Text provided below:

Table 1 Demographic characteristics in children with bacterial sepsis.

Comparison of laboratory indicators of patients between the NRBC-positive and NRBC-negative groups at admission and after treatment

In terms of laboratory parameters, the blood indexes were significantly improved, and there were no significant differences in the blood indexes between the two groups after treatment (Figure 1). There were statistically significant differences in laboratory indicators between NRBC-positive and NRBC-negative patients at admission. In the blood parameters, platelet count and hemoglobin in the NBRC-positive group were significantly lower than those in the NRBC-negative group, while CRP was higher in the NBRC-positive group (P <0.05) (Figure 1). Among the biochemical indexes, the ALT, BUN, lactic acid and APTT levels in the NRBC-positive group were higher than those in the NRBC-negative group (P <0.05) (Figure 2). Furthermore, blood culture in NRBC-positive patients had a higher positive rate than that in NRBC-negative patients (P <0.05) (Table 1). However, other parameters, such as PCT, troponin, albumin, AST, Scr, potassium, sodium, and calcium, showed no difference between the two groups (data not shown).

End of Text provided.
Given information below:

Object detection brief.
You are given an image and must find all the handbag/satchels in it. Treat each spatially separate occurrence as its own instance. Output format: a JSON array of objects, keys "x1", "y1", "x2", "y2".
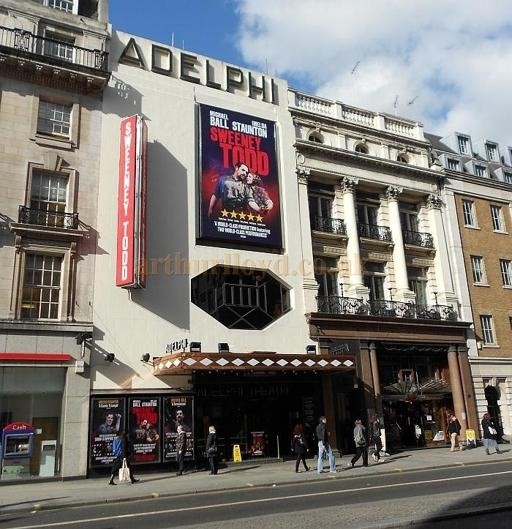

End of Given information.

- [Tasks to complete]:
1. According to the text on laboratory indicators in children with bacterial sepsis, which biochemical indexes were higher in the NRBC-positive group than in the NRBC-negative group?
2. Resume the text on laboratory indicators in children with bacterial sepsis, starting after its final sentence.

- [Answers to the exercise]:
1. ALT, BUN, lactic acid and APTT levels.

2.
FIGURE 1

Figure 1 Blood index for septic children with and without nucleated red blood cells (NRBCs) before and after treatment. WBC (A), Hemoglobin (B), PLT (C) and CRP (D) levels present in the blood of the respective groups are shown. One asterisk denotes a statistically significant difference from the NRBC (+) group after treatment (P < 0.05), double asterisks denote a statistically significant difference from the NRBC (-) group before treatment (P < 0.05). WBC, white blood cell; PLT, platelet; CRP, c-reactive protein.

FIGURE 2

Figure 2 Laboratory values for septic children with and without nucleated red blood cells (NRBCs) before and after treatment. ALT (A), urea nitrogen (B), APTT (C) and lactic acid (D) levels present in the blood of the respective groups are shown. One asterisk denotes a statistically significant difference from the NRBC (+) group after treatment (P < 0.05), double asterisks denote a statistically significant difference from the NRBC (-) group before treatment (P < 0.05). ALT, alanine aminotransferase; APTT, activated partial thromboplastin time.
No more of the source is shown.